◆ **Excerpt**
How Can We Sleep?
It was my grandmother who asked me, “Why do rabbis always talk about Jonah on Yom Kippur? Can’t they think of some other subject?” This year, I can’t help but think that my grandmother’s question will eerily parallel that asked by so many sitting in the sanctuaries of our Reform synagogues: Why is my rabbi always talking about racism? Can’t rabbis think of some other subject?
Jonah is ineluctable: he waits for us in the recesses of our afternoon liturgy, hiding in the plain sight of our assigned haftarah. We could no more escape talking about the reluctant prophet than could the selfsame prophet escape the Divine command to go to Nineveh. It makes no difference how majestic are our High Holy Day sermons, how compelling or complex are the main messages we fashion over months, how emotionally exhausted and spiritually spent we might be by minchah: we must confront the Son of Ammitai before the Gates of Repentance close. Weeping may tarry for the night, and joy arrive in the morning, but Jonah is always awaiting us in the afternoon.
Racism is as unavoidable in America as is Jonah in our High Holy Day experience. Hammering headlines assault us with brutal facts: the police killings of Keith Lamont Scott in Charlotte and Terence Crutcher in Tulsa; a presidential candidate advocating nationwide adoption of stop-and-frisk tactics; the unabated gun violence in my city of Chicago. No engaged citizen can avoid the American truth that we do not live in a society of equal justice for all: the only way to continue the pretense of living in a colorblind culture is to bury one’s head in the sand. The lingering legacy of centuries of institutionalized injustice and systematic prejudice is laid bare before us each day in every news outlet in any city or suburb where we make our homes. No one with eyes open can avoid confronting America’s racial injustices.

◆ **Given entries**
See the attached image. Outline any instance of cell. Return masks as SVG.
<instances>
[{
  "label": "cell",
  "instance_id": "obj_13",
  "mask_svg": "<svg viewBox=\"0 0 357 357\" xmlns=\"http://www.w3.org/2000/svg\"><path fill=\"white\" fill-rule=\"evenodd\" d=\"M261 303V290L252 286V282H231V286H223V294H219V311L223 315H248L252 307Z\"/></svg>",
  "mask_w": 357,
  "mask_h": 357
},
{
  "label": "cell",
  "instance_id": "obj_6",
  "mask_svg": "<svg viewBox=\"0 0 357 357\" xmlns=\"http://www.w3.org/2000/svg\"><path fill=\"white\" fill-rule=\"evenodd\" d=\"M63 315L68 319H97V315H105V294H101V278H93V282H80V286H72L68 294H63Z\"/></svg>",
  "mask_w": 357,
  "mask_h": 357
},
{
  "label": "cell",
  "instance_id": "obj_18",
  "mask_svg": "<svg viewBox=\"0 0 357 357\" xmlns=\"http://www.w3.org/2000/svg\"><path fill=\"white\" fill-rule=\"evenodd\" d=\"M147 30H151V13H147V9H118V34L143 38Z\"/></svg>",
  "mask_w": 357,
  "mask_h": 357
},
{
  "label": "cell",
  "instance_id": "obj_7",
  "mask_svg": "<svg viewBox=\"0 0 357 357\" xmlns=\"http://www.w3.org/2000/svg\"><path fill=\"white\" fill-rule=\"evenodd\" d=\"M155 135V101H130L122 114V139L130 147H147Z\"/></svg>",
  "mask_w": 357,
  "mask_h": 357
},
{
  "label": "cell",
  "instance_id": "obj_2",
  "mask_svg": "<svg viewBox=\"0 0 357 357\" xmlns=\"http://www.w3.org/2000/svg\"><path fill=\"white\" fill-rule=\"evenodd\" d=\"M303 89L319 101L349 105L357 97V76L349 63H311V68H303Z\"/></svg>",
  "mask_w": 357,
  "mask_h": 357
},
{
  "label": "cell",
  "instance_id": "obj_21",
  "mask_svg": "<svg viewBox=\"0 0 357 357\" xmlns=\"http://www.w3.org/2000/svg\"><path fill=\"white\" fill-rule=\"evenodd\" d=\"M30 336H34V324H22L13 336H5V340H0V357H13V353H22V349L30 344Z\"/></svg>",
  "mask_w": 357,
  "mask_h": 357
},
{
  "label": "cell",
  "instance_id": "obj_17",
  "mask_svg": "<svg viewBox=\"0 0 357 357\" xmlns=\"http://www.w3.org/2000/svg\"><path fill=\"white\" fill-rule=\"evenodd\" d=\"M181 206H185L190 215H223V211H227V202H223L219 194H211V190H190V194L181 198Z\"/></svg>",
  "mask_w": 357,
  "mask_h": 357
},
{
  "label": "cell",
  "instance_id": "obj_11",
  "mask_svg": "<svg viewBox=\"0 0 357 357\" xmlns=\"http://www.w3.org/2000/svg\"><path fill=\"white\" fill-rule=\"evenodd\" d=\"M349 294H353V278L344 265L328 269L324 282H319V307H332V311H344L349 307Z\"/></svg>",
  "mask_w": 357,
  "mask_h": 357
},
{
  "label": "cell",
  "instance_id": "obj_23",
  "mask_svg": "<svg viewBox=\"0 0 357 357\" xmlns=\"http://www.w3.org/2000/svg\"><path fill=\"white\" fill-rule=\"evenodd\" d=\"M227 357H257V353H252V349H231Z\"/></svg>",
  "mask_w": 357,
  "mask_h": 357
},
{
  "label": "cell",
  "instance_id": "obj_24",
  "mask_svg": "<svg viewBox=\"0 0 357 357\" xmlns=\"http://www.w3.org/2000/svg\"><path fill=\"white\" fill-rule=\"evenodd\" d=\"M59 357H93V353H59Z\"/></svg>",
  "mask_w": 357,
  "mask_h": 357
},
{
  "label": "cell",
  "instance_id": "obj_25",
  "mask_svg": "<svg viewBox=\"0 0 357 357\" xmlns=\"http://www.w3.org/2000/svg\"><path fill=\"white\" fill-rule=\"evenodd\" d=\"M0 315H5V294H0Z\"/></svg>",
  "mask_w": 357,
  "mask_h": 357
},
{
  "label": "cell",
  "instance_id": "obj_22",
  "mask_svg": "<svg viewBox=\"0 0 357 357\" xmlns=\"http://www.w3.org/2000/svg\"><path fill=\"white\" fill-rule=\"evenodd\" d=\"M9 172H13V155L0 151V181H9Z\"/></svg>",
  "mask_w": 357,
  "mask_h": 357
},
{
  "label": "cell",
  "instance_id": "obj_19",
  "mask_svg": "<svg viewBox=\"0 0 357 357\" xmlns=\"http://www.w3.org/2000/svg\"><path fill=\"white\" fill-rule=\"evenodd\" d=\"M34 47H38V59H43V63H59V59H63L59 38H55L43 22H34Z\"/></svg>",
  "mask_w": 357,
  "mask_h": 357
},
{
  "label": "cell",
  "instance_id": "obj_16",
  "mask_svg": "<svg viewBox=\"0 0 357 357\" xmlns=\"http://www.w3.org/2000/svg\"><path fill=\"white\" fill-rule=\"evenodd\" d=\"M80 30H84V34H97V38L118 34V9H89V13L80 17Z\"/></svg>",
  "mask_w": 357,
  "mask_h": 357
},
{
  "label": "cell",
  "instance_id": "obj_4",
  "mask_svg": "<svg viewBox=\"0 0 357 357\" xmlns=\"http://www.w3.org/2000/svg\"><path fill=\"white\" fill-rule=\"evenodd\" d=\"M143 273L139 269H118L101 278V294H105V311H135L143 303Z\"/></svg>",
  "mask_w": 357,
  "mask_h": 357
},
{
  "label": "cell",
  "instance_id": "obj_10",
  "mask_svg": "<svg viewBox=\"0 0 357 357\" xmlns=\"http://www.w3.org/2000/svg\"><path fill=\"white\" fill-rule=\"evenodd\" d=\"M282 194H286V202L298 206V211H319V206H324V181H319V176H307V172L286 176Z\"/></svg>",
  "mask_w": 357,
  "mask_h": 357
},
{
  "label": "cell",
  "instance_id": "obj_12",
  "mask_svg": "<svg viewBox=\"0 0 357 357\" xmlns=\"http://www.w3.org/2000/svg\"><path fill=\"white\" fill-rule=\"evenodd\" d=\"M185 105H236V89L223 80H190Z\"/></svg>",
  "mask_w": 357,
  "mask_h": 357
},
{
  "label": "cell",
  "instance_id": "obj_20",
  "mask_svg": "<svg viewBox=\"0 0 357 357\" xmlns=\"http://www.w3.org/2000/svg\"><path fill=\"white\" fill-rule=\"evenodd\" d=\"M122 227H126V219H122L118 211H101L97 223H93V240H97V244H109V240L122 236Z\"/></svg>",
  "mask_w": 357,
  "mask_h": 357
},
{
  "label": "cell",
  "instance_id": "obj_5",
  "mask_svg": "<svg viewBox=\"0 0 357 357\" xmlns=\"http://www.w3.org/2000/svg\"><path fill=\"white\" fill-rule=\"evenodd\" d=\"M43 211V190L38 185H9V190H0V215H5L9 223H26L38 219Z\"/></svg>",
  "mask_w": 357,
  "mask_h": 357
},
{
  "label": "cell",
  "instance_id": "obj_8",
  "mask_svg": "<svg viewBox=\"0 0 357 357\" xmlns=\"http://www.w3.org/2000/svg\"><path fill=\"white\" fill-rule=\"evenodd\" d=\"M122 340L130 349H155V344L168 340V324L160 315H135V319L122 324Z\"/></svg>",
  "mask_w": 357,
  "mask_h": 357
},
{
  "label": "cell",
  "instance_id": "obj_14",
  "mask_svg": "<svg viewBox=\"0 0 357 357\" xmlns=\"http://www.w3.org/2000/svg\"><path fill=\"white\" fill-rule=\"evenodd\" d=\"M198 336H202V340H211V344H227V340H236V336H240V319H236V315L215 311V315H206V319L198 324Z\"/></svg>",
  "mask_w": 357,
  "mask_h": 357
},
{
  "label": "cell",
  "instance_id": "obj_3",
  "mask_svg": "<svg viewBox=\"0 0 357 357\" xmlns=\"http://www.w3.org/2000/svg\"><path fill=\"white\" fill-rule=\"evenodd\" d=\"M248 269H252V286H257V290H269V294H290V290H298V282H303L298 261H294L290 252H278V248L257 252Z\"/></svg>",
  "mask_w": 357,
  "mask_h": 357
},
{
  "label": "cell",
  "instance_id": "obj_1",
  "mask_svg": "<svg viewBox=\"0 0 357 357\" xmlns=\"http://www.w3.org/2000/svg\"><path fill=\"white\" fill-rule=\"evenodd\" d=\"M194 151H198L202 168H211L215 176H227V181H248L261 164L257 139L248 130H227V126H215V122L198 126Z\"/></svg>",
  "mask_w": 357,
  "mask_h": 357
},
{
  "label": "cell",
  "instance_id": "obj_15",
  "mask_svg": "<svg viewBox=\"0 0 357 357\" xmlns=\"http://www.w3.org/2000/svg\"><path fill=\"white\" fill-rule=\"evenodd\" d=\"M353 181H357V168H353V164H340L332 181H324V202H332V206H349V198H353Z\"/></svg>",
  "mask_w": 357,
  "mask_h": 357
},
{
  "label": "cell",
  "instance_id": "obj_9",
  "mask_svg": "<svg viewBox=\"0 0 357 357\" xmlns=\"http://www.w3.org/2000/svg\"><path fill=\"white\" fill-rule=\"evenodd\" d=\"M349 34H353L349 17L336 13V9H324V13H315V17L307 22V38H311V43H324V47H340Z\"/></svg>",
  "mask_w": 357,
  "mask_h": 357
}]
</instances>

◆ **Exercises to complete**
a. In the essay on Jonah and racism, who asked why rabbis always talk about Jonah on Yom Kippur?
b. Continue the essay on Jonah and racism from its final sentence.
The items have nothing to do with the essay on Jonah and racism.

◆ **Task-by-task answers**
a. The writer's grandmother asked it.

b.
Unfortunately, many rabbis think we can—or maybe should—avoid speaking of the plague of racism this High Holy Day season. We reason that the more we speak of a single subject, the less congregants are likely to listen. For those of us who addressed these issues last year, we fear being labeled a ‘one trick pony’, or accused of speaking to social issues at the expense of tending to our flock. Since racial justice—unlike Jonah—isn’t waiting for us in our fixed liturgy, we imagine we might be able to avoid this difficult subject. That Jews of Color are still the minority in our own houses of worship allows us to feel as if this is not really “our issue”, and we would be better served leaving it to others. The tragedy of the worldwide refugee situation, the uncivility of our presidential election, and the many issues connected to Israel provide us with a panoply of other topics about which to talk. Each and every one of us could make it through Rosh HaShanah and Yom Kippur without ever facing the difficulties attached to speaking about race.
Jonah, too, thinks he can avoid all difficulty. He runs from his Divine charge, and amidst a tempest salts himself away in slumber. The storm raged outside: everyone felt its wrath, but Jonah chose to ignore it. But burying himself below deck cannot last: How can you sleep! Our captain, our tradition, challenge Jonah: How can you sleep? Rashi takes these words to chastise, “This is no time for sleep!” Isaac Abarbanel deepens the astonishment at the blind eye Jonah turns to the raging sea, “Do you not understand the difficulty of this moment, and sense the great danger we all face?” The book that bears Jonah’s name summons Jonah to pay attention, to address the turbulent seas on which he sails. The haftarah we read in the tiring hours of Yom Kippur afternoon reminds us we cannot sleep soundly in our cabins and ignore the raging storms of society.
The message of Jonah is that we all need to be awakened. Or, as some might say today, we all need to be woke. This is a true for exhausted clergy in the twentieth hour of the fast as it is for a congregation worn out with continuing reminders of our responsibility to counter the raging storm of racism in America. As much as we are coerced to confront this challenging issue, let us take our direction in so doing from the story of our sailors. They move from asking Jonah, “What have you done?” to looking for concrete solutions: what can we do? This year, amid the tempestuous season of protests and outrage, may we be moved from delineating the origins of our situation to outlining solutions to end structural racism in America. May we continue to do so with the great partners of our Reform Movement, and may we continue to build relationships with partners across the lines of faith, class and color until the seas around us subside. May we, whether weary in our pulpits or in our pews, remain awake and attentive to racial injustice. May we, in moving from examination and understanding to solidarity and solutions, play our part in bringing calm to America’s shores.
Rabbi Seth Limmer serves Chicago Sinai Congregation. He is also the Chair of the CCAR Justice, Peace & Civil Liberties Committee.